Un ingeniero británico retirado que contribuyó a la misión Apolo 11 de la NASA cree que el próximo lanzamiento de Artemis II –la primera misión tripulada alrededor de la Luna en más de medio siglo– representa mucho más que un simple regreso a la órbita lunar. Keith Wright, de Dorset, Inglaterra, enfatiza que la Luna es un trampolín vital para el objetivo a largo plazo de la humanidad de llegar a Marte.

De Apolo a Artemisa: una conexión personal

Wright trabajó en el Centro Espacial Kennedy durante la era Apolo, preparando instrumentos científicos para su despliegue en la superficie lunar. Incluso marcó sutilmente su contribución al grabar una bandera de la Unión en un panel solar que hoy permanece en la Luna. Su participación no fue sólo técnica; Recuerda una conexión personal con la misión cuando el astronauta Fred Haise pasó una noche conversando con su esposa en una fiesta previa al lanzamiento.

“No es una broma, es 1 de abril y vamos a regresar”.

La importancia estratégica de las misiones lunares

Según Wright, el programa Artemis se diferencia de su predecesor en que es una empresa verdaderamente internacional, en la que las naciones europeas proporcionan componentes críticos como el módulo de propulsión de la nave espacial. Pero más allá de la colaboración, sostiene que la exploración lunar continua es esencial para desarrollar las capacidades necesarias para viajes espaciales más profundos.

El ingeniero señala que la Tierra sigue siendo vulnerable a eventos catastróficos, lo que hace que la diversificación planetaria sea una necesidad. Establecer una presencia sostenible en la Luna servirá como campo de pruebas para las tecnologías y estrategias necesarias para la colonización de Marte. La Luna ofrece una ubicación relativamente cercana y accesible para aprender cómo vivir y operar “adecuadamente fuera del planeta”.

El futuro de la humanidad más allá de la Tierra

Wright enmarca el impulso actual hacia la exploración espacial no sólo como un progreso científico, sino como una estrategia de supervivencia fundamental.
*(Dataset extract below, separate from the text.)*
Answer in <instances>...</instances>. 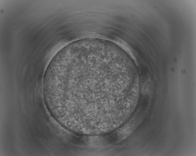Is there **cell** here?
I'll return each instance as SVG.
<instances>
[{"mask_svg": "<svg viewBox=\"0 0 196 156\" xmlns=\"http://www.w3.org/2000/svg\"><path fill=\"white\" fill-rule=\"evenodd\" d=\"M114 70L105 63L74 55L48 65L44 81L51 109L61 123L76 129L111 116Z\"/></svg>", "mask_w": 196, "mask_h": 156, "instance_id": "obj_1", "label": "cell"}]
</instances>
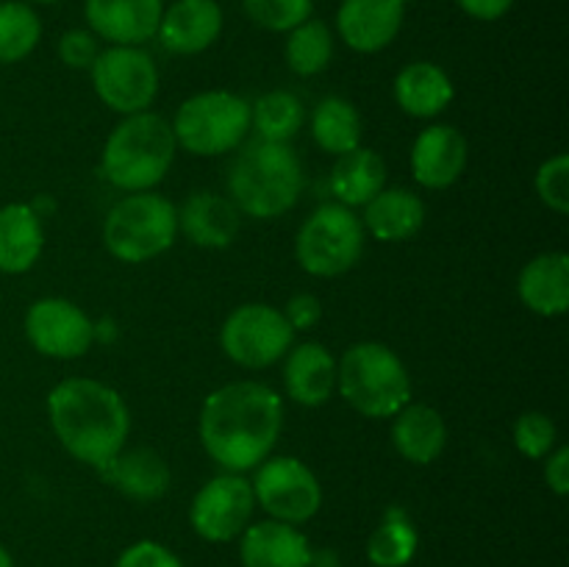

Al expandirse más allá de la órbita de la Tierra, la humanidad puede mitigar los riesgos existenciales y garantizar su futuro a largo plazo. La misión Artemis II y los esfuerzos lunares posteriores no son simplemente retornos nostálgicos sino pasos calculados hacia el establecimiento de una presencia permanente en el sistema solar.

En última instancia, la Luna no es un fin en sí misma, sino una plataforma crítica para preparar a la humanidad para extender su presencia por todo el cosmos, con Marte como el próximo destino lógico.